* **Given passage**:
——

Re: [PATCH bpf-next 2/6] bpf: add BPF_MAP_DUMP command to dump more than one entry per call

Yonghong Song <yhs@xxxxxx> · Sat, 27 Jul 2019 17:54:58 +0000

On 7/26/19 4:36 PM, Brian Vazquez wrote:
> On Thu, Jul 25, 2019 at 11:10 PM Yonghong Song <yhs@xxxxxx> wrote:
>>
>>
>>
>> On 7/25/19 6:47 PM, Alexei Starovoitov wrote:
>>> On Thu, Jul 25, 2019 at 6:24 PM Brian Vazquez <brianvv.kernel@xxxxxxxxx> wrote:
>>>>
>>>> On Thu, Jul 25, 2019 at 4:54 PM Alexei Starovoitov
>>>> <alexei.starovoitov@xxxxxxxxx> wrote:
>>>>>
>>>>> On Thu, Jul 25, 2019 at 04:25:53PM -0700, Brian Vazquez wrote:
>>>>>>>>> If prev_key is deleted before map_get_next_key(), we get the first key
>>>>>>>>> again. This is pretty weird.
>>>>>>>>
>>>>>>>> Yes, I know. But note that the current scenario happens even for the
>>>>>>>> old interface (imagine you are walking a map from userspace and you
>>>>>>>> tried get_next_key the prev_key was removed, you will start again from
>>>>>>>> the beginning without noticing it).
>>>>>>>> I tried to sent a patch in the past but I was missing some context:
>>>>>>>> before NULL was used to get the very first_key the interface relied in
>>>>>>>> a random (non existent) key to retrieve the first_key in the map, and
>>>>>>>> I was told what we still have to support that scenario.
>>>>>>>
>>>>>>> BPF_MAP_DUMP is slightly different, as you may return the first key
>>>>>>> multiple times in the same call. Also, BPF_MAP_DUMP is new, so we
>>>>>>> don't have to support legacy scenarios.
>>>>>>>
>>>>>>> Since BPF_MAP_DUMP keeps a list of elements. It is possible to try
>>>>>>> to look up previous keys. Would something down this direction work?
>>>>>>
>>>>>> I've been thinking about it and I think first we need a way to detect
>>>>>> that since key was not present we got the first_key instead:
>>>>>>
>>>>>> - One solution I had in mind was to explicitly asked for the first key
>>>>>> with map_get_next_key(map, NULL, first_key) and while walking the map
>>>>>> check that map_get_next_key(map, prev_key, key) doesn't return the
>>>>>> same key. This could be done using memcmp.

——

* **Problem to solve**: In the patch discussion above, what happens when prev_key is deleted before map_get_next_key() is called?

* **Excerpted data**:

——

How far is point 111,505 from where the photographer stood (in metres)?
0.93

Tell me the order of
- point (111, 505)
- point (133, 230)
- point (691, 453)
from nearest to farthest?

——

* **Answer for the task**: The first key in the map is returned again.